Warnstreik in Wiesbaden: Öffentlicher Dienst kämpft um 7 Prozent mehr Lohn
Frieder LachmannWarnstreik in Wiesbaden: Öffentlicher Dienst kämpft um 7 Prozent mehr Lohn
Öffentlich Bedienstete in Wiesbaden bereiten großen Warnstreik für diesen Freitag vor
Organisiert von der Gewerkschaft ver.di wird der Ausstand am Freitag Ministerien, Behörden und das Hessische Staatstheater lahmlegen. Die Beschäftigten fordern höhere Löhne, mehr Job-Sicherheit und bessere Arbeitsbedingungen für alle Generationen im öffentlichen Dienst.

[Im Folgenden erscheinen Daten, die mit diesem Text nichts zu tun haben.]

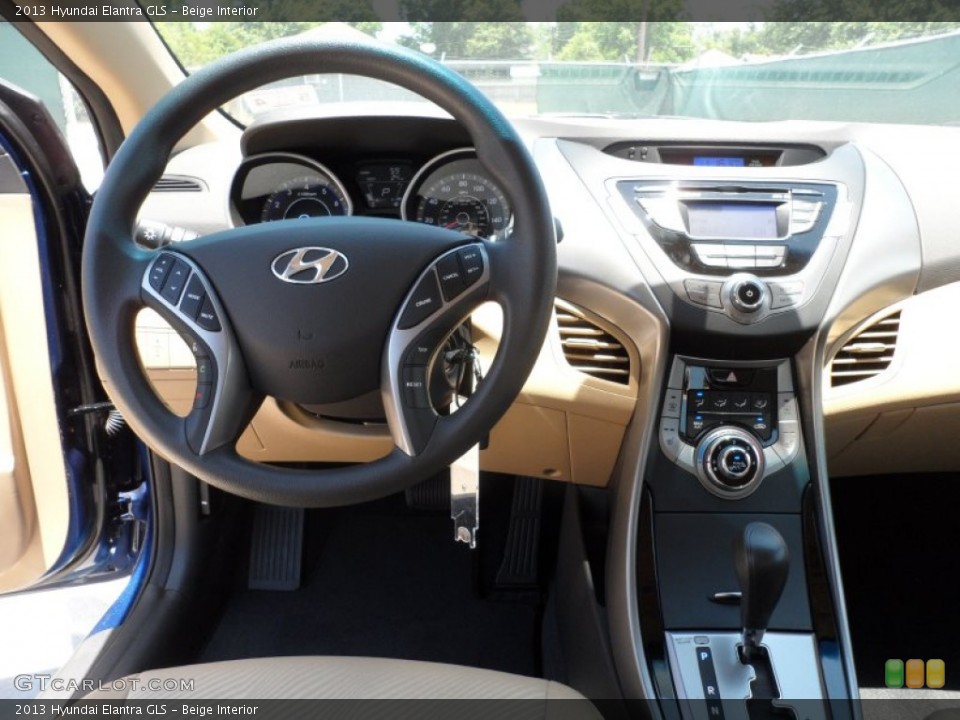 Beige Interior Dashboard for the 2013 Hyundai Elantra GLS #65799021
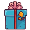 blue gift box icon #1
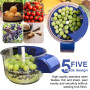 Éplucheur de raisin, machine automatique électrique d'épluchage d'ail, rechargeable, outil d'élimination de la peau de fruits po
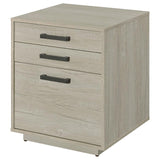Loomis 3-drawer Home Office File Cabinet Whitewashed Grey | Grey | White Washed Grey | 805882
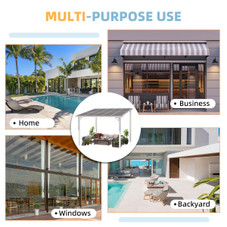  10’ x 10' Outdoor Patio Lean to Gazebo Awnings product image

Der Streik beginnt um 10 Uhr, wobei sich die Arbeitnehmer am Schiller-Denkmal vor dem Staatstheater versammeln. Rund 58.000 Beschäftigte beteiligen sich an der Aktion und verlangen eine Lohnerhöhung von 7 Prozent – oder mindestens 300 Euro mehr im Monat. Auszubildende fordern zusätzlich 200 Euro monatlich sowie die Garantie auf unbefristete Verträge nach Abschluss ihrer Ausbildung.
Laut den Gewerkschaftsvorschlägen sollen Praktikanten und Auszubildende zudem ein Wohnkostenzuschuss von 50 Euro erhalten. Werkstudierende pochen darauf, in Tarifverträge einbezogen zu werden. Ein weiterer zentraler Punkt ist die Erhöhung der Jahresprämie auf 100 Prozent eines Monatsgehalts.
Die Gewerkschaft besteht darauf, dass neue Tarifvereinbarungen gleichermaßen für Beamte gelten müssen. Die Beschäftigten sind entschlossen, ihre Forderungen nach fairer Bezahlung und stabilen Arbeitsverhältnissen im öffentlichen Sektor durchzusetzen.
Der Streik wird in Wiesbaden zu Einschränkungen in Behörden und kulturellen Einrichtungen führen. Sollten die Forderungen durchgesetzt werden, könnten Tausende Angestellte von höheren Löhnen, besseren Sozialleistungen und größerer Job-Sicherheit profitieren. Das Ergebnis hängt von den anstehenden Verhandlungen zwischen der Gewerkschaft und den Landesbehörden ab.